What needs to be done:
Pick out and copy each line below that contains the word "between".

---- Raw records

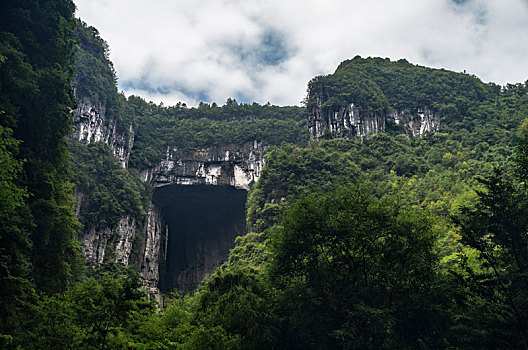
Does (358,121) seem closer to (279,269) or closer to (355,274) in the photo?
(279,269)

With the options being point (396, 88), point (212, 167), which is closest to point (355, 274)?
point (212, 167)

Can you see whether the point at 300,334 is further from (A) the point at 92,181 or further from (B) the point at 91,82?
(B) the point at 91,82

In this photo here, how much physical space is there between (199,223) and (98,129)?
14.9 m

--------
---- Raw records

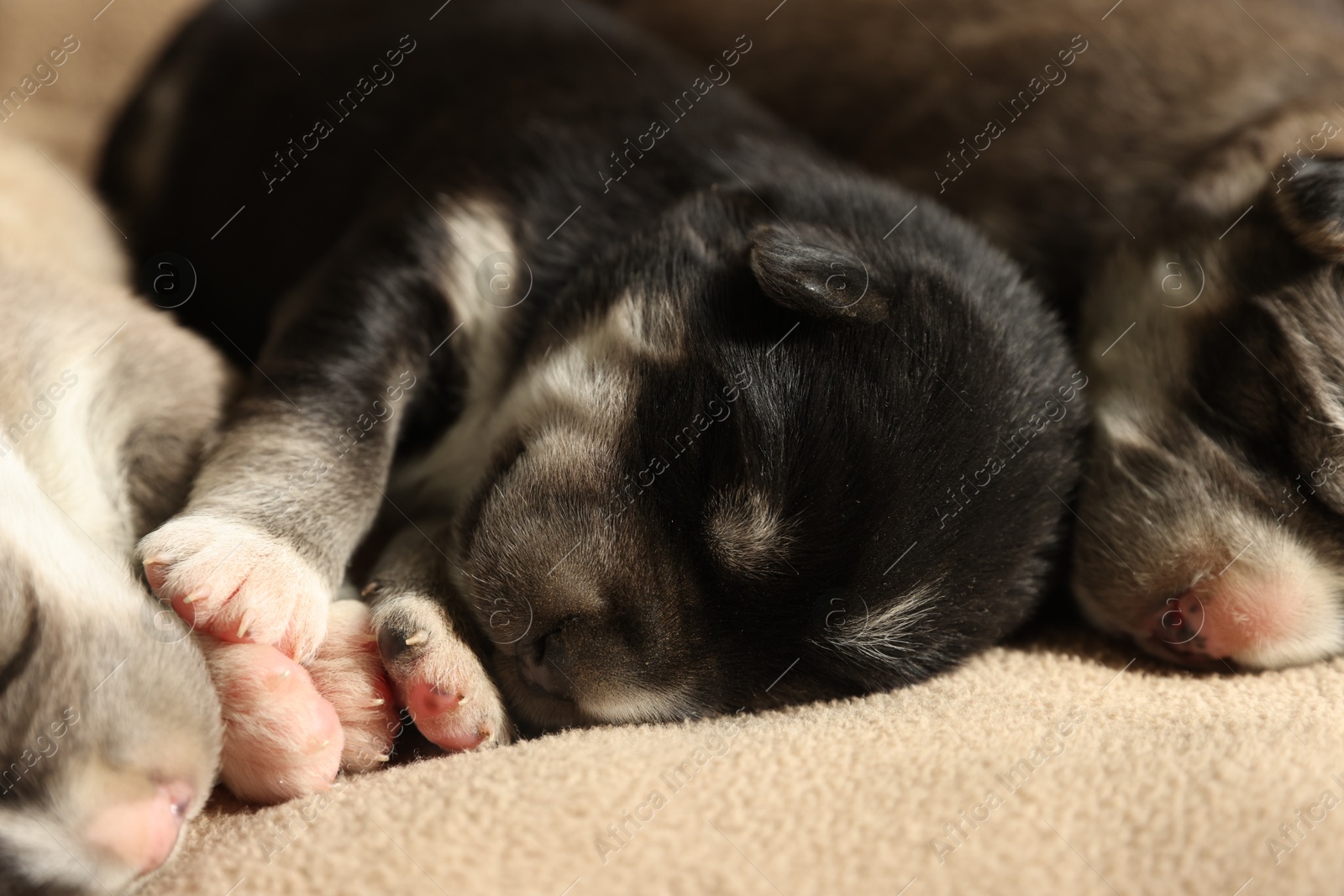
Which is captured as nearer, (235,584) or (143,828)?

--------
---- Raw records

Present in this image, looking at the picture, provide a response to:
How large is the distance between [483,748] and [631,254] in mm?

--------

Task solution:
In this photo here, how much physical space is there between (199,223) and (98,129)?
How large is the distance between [483,748] and [631,254] in mm?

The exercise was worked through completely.